(Given problem A):
Answer these questions about the text on restoring a Postgres backup:
(i) How large was the export.dump file?
(ii) At what mount point was the new volume created?
(iii) Which option provides steady feedback during the restore?

(Text shown):
● ● ●
Backups in Postgres are done using the pg_dump command. This will generate an archive that can be used to re-create the database. One format pg_dump can export to is plaintext SQL statements, which will re-create your database for you. However, I used it with the -Fc option, which exports the backup in Postgres’ “custom” file format. This is a bespoke compressed archive that Postgres knows how to deal with natively, and efficiently. We’ll see later how the plaintext dump will come in handy, too.

# Dump the backup into the root of the Docker container's filesystem
docker exec -t mastodon_db_1 pg_dump -Fc -U postgres -f '/export.dump'
# Now copy it into the host machines filesystem
docker cp mastodon_db_1:/export.dump /home/ash/export.dump

The export.dump file was about 12GB, down from a 96GB database.

Pointing Docker to a New Directory

I mentioned that I use a Digital Ocean volume to store the Postgres database. This is nice because volumes can be scaled independently from virtual machines, and can even be detached and attached to different droplets easily. Neat!

So I created the new volume at the /mnt/volume_nyc1_new_postgres mount point. I created a new directory for Postgres and gave it the same file permissions as the old one.

sudo mkdir /mnt/volume_nyc1_new_postgres/postgres
sudo chown BLAH_BLAH /mnt/volume_nyc1_new_postgres/postgres
sudo chmod -R BLAH_BLAH /mnt/volume_nyc1_new_postgres/postgres

Now that the new directory structure exists, we can point Docker to it. Here’s the diff of my docker-compose.yml file:

-      - /mnt/volume_nyc1_01/postgres:/var/lib/postgresql/data
+      - /mnt/volume_nyc1_new_postgres/postgres:/var/lib/postgresql/data
     shm_size: 256mb

Basically, Docker treats the container’s /var/lib/postgresql/data as a special directory that really exists in the host machine’s /mnt/volume_nyc1_01/postgres directory. We’re just updating it to the new mount point. Complain as I might about Docker, this is really cool. If something goes wrong with the restore, all I need to do is revert this change and restart the containers. Docker made doing this restore non-destructively really easy.

Let’s restart the Docker container.

docker compose down
docker-compose up -d db

Restoring from the backup

Okay, now let’s copy the backup into the Postgres container and then use it with the pg_restore command.

# Copy the backup into the Docker container
docker cp /home/ash/export.dump mastodon_db_1:/export.dump
# Create an empty database
docker exec -t mastodon_db_1 createdb -U postgres -T template0
# Now perform the restore 
docker exec -t mastodon_db_1 pg_restore -U postgres -n public --no-owner -d postgres --verbose /export.dump

(Notice the --verbose option, which will give you steady feedback on how things are going.)
● ● ●
(Given problem B): Render the records from the line containing "How much separation" through the end of the records as a Markdown table with the columns "No." and "Line", one row per line and blank lines omitted.

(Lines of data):
● ● ●
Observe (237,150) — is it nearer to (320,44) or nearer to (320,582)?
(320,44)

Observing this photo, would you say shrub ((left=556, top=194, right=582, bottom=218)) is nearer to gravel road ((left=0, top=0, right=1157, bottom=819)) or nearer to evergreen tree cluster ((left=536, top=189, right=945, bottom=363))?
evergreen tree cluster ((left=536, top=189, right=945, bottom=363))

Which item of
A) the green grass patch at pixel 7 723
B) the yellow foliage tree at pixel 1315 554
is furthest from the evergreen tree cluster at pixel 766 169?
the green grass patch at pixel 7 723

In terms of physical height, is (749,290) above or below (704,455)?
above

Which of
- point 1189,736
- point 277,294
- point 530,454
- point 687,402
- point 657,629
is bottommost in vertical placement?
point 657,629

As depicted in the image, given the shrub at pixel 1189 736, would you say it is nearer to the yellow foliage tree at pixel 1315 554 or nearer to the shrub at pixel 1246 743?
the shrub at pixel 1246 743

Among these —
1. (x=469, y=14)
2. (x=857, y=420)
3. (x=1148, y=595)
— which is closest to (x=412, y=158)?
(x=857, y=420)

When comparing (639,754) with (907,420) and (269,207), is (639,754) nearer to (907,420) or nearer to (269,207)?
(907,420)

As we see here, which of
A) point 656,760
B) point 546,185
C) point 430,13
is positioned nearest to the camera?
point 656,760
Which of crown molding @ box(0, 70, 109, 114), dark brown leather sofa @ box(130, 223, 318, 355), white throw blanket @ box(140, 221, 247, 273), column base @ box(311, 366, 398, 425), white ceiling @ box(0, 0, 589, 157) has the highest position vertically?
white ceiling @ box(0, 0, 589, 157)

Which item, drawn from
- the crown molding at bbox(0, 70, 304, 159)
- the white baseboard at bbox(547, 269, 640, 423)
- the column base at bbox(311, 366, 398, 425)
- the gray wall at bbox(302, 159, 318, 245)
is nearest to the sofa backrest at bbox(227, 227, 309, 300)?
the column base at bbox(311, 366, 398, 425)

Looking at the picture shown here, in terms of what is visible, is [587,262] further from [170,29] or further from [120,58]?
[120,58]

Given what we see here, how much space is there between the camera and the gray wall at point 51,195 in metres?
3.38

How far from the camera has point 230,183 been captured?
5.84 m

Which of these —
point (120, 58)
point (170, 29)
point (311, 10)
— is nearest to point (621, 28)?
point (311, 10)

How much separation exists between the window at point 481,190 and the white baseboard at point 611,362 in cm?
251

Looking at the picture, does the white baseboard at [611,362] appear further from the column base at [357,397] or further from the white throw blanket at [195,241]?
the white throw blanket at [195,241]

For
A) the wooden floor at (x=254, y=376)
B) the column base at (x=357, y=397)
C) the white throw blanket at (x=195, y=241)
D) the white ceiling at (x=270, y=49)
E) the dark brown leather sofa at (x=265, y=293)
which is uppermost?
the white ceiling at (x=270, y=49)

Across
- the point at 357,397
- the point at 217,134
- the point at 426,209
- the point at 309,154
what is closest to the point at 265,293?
● ● ●
(Finished answer A):
(i) About 12GB, down from a 96GB database.
(ii) /mnt/volume_nyc1_new_postgres
(iii) The --verbose option.

(Finished answer B):
| No. | Line |
|---|---|
| 1 | How much separation exists between the window at point 481,190 and the white baseboard at point 611,362 in cm? |
| 2 | 251 |
| 3 | Looking at the picture, does the white baseboard at [611,362] appear further from the column base at [357,397] or further from the white throw blanket at [195,241]? |
| 4 | the white throw blanket at [195,241] |
| 5 | For |
| 6 | A) the wooden floor at (x=254, y=376) |
| 7 | B) the column base at (x=357, y=397) |
| 8 | C) the white throw blanket at (x=195, y=241) |
| 9 | D) the white ceiling at (x=270, y=49) |
| 10 | E) the dark brown leather sofa at (x=265, y=293) |
| 11 | which is uppermost? |
| 12 | the white ceiling at (x=270, y=49) |
| 13 | Across |
| 14 | - the point at 357,397 |
| 15 | - the point at 217,134 |
| 16 | - the point at 426,209 |
| 17 | - the point at 309,154 |
| 18 | what is closest to the point at 265,293? |